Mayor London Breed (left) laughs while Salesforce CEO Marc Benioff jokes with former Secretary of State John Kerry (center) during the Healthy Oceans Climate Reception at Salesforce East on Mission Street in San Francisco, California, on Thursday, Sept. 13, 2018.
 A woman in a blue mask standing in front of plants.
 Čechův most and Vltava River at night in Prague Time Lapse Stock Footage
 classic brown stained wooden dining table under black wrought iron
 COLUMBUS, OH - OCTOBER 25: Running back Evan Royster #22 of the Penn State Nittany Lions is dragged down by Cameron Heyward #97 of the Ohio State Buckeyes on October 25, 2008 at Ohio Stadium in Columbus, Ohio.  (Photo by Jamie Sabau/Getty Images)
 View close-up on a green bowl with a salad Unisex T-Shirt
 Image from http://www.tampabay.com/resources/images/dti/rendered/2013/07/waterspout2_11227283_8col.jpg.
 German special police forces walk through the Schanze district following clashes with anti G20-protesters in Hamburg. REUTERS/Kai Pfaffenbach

+---+

Description of the task
Set down only the lines above that fall between the line holding "Čechův most and" and the line holding "classic brown stained", inclusive, keeping each exact.

Your response
 Čechův most and Vltava River at night in Prague Time Lapse Stock Footage
 classic brown stained wooden dining table under black wrought iron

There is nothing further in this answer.